Australian car makers are experts at getting subsidies and grants from governments. And so they should be.
Increasingly, company boards are insisting that their executives dip their snouts in the public trough if they are entitled to do so, says Adrian Spencer, the chief executive of GrantReady, a consulting company that helps companies find and apply for government grants.
“There are 650 grant programs,” Spencer says. “Boards are seeing it as a governance issue because government grants are just another income stream. They are asking management to map out funding options available to them.”
To keep the board happy, and help yourself to government funds:
Align yourself with government policies and objectives. The government is trying to achieve certain goals. In Holden’s case, it prevents job losses, and creates smart jobs, using the government’s largesse. “If you and your company can assist governments to achieve their goals, and demonstrate a strong need for funds, the case for funding is strong,” Spencer says.

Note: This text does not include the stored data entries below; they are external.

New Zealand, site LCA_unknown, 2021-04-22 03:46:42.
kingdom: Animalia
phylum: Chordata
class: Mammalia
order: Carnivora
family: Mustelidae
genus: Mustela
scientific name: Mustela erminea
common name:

Governments fund projects — not companies. Don’t ask for money for the day-to-day; ask for money to do a project that will help your business.
Create jobs. A big employer has a stronger case, however all companies that argue they are creating employment have a strong case. Explain what your taxpayer-funded project will deliver to the community and the economy.
In arguing the value of the project, look at the financial “eco-system” around your business. “We had a client that commissioned a research organisation to measure the benefits from their $200,000 grant; it tipped $5 million back into the local economy,” Spencer says.
Report back to the government on the benefits of funding. Too many companies take the money and provide only the statutory reports required. What a waste! Demonstrating great results to the government funder creates a relationship. More money next time.
Make sure your industry body is lobbying hard in at every level of government on your behalf. Ring up the chief executive if they are not.
Target the right money. With 650 programs at local, state and national level, there is an art to choosing the right one, and applying for the wrong one is a waste of money and effort. “It’s a matter of thinking quite specifically about what you are looking for,” Spencer says.
Don’t expect the government to hand out money outside its programs. In Holden’s case, the federal government’s contribution of $215 million comes from the $5.4 billion New Car Plan for a Greener Future. “Organisations often think they can rock up to government and ask for a discretionary grant. That is very rare. They process takes a lot of time, and most companies will be disappointed. Go through the grant system,” Spencer says.
Back your own great ideas. Like any good investor, the government wants companies that it supports to share the pain of possible failure. Holden has promised to invest more than $1 billion into car making in Australia and to make two “next-generation” vehicles.
Put your company in a global context. Car makers are very good at explaining what other countries will pay to win their business. Be ready to go if the government doesn’t care (Holden is). After all, for some sectors and companies, other countries offer better deals.
Be humble. Spencer says companies sometimes feel they “deserve” government money. Put aside feelings of entitlement and be grateful for anything from taxpayer coffers. It might provide just the competitive edge your company needs.